● **Task instructions**
Present the lines below as a numbered list, omitting any blank lines.

(Spatial reasoning lines)

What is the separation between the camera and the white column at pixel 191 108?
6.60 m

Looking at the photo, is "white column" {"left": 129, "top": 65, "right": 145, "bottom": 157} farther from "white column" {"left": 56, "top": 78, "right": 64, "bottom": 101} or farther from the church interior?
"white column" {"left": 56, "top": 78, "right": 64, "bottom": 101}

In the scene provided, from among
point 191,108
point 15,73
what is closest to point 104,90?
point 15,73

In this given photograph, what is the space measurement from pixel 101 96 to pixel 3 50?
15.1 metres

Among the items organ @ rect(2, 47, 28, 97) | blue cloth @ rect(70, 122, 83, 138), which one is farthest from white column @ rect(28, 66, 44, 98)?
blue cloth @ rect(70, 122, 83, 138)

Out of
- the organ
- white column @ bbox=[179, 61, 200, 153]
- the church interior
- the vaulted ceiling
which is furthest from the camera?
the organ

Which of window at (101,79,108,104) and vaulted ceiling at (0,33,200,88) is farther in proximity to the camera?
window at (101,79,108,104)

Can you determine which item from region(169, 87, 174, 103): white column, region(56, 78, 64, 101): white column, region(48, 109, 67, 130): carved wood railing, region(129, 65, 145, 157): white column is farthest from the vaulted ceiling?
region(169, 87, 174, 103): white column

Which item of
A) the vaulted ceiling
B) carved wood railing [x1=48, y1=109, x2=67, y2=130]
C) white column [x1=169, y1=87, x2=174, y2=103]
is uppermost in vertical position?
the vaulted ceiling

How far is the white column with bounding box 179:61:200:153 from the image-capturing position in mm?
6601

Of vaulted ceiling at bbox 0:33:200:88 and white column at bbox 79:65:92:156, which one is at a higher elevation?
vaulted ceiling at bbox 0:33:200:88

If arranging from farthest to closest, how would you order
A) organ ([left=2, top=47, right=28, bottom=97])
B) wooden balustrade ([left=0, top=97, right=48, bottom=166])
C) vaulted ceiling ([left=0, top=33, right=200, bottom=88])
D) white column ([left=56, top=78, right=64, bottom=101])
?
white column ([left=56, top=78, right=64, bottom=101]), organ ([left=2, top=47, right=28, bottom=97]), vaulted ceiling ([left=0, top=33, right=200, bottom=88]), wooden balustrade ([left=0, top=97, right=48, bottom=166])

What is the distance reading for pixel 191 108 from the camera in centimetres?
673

● **Output for this task**
1. What is the separation between the camera and the white column at pixel 191 108?
2. 6.60 m
3. Looking at the photo, is "white column" {"left": 129, "top": 65, "right": 145, "bottom": 157} farther from "white column" {"left": 56, "top": 78, "right": 64, "bottom": 101} or farther from the church interior?
4. "white column" {"left": 56, "top": 78, "right": 64, "bottom": 101}
5. In the scene provided, from among
6. point 191,108
7. point 15,73
8. what is closest to point 104,90?
9. point 15,73
10. In this given photograph, what is the space measurement from pixel 101 96 to pixel 3 50?
11. 15.1 metres
12. Among the items organ @ rect(2, 47, 28, 97) | blue cloth @ rect(70, 122, 83, 138), which one is farthest from white column @ rect(28, 66, 44, 98)?
13. blue cloth @ rect(70, 122, 83, 138)
14. Out of
15. - the organ
16. - white column @ bbox=[179, 61, 200, 153]
17. - the church interior
18. - the vaulted ceiling
19. which is furthest from the camera?
20. the organ
21. Which of window at (101,79,108,104) and vaulted ceiling at (0,33,200,88) is farther in proximity to the camera?
22. window at (101,79,108,104)
23. Can you determine which item from region(169, 87, 174, 103): white column, region(56, 78, 64, 101): white column, region(48, 109, 67, 130): carved wood railing, region(129, 65, 145, 157): white column is farthest from the vaulted ceiling?
24. region(169, 87, 174, 103): white column
25. Which item of
26. A) the vaulted ceiling
27. B) carved wood railing [x1=48, y1=109, x2=67, y2=130]
28. C) white column [x1=169, y1=87, x2=174, y2=103]
29. is uppermost in vertical position?
30. the vaulted ceiling
31. How far is the white column with bounding box 179:61:200:153 from the image-capturing position in mm?
32. 6601
33. Of vaulted ceiling at bbox 0:33:200:88 and white column at bbox 79:65:92:156, which one is at a higher elevation?
34. vaulted ceiling at bbox 0:33:200:88
35. If arranging from farthest to closest, how would you order
36. A) organ ([left=2, top=47, right=28, bottom=97])
37. B) wooden balustrade ([left=0, top=97, right=48, bottom=166])
38. C) vaulted ceiling ([left=0, top=33, right=200, bottom=88])
39. D) white column ([left=56, top=78, right=64, bottom=101])
40. ?
41. white column ([left=56, top=78, right=64, bottom=101]), organ ([left=2, top=47, right=28, bottom=97]), vaulted ceiling ([left=0, top=33, right=200, bottom=88]), wooden balustrade ([left=0, top=97, right=48, bottom=166])
42. What is the distance reading for pixel 191 108 from the camera in centimetres?
43. 673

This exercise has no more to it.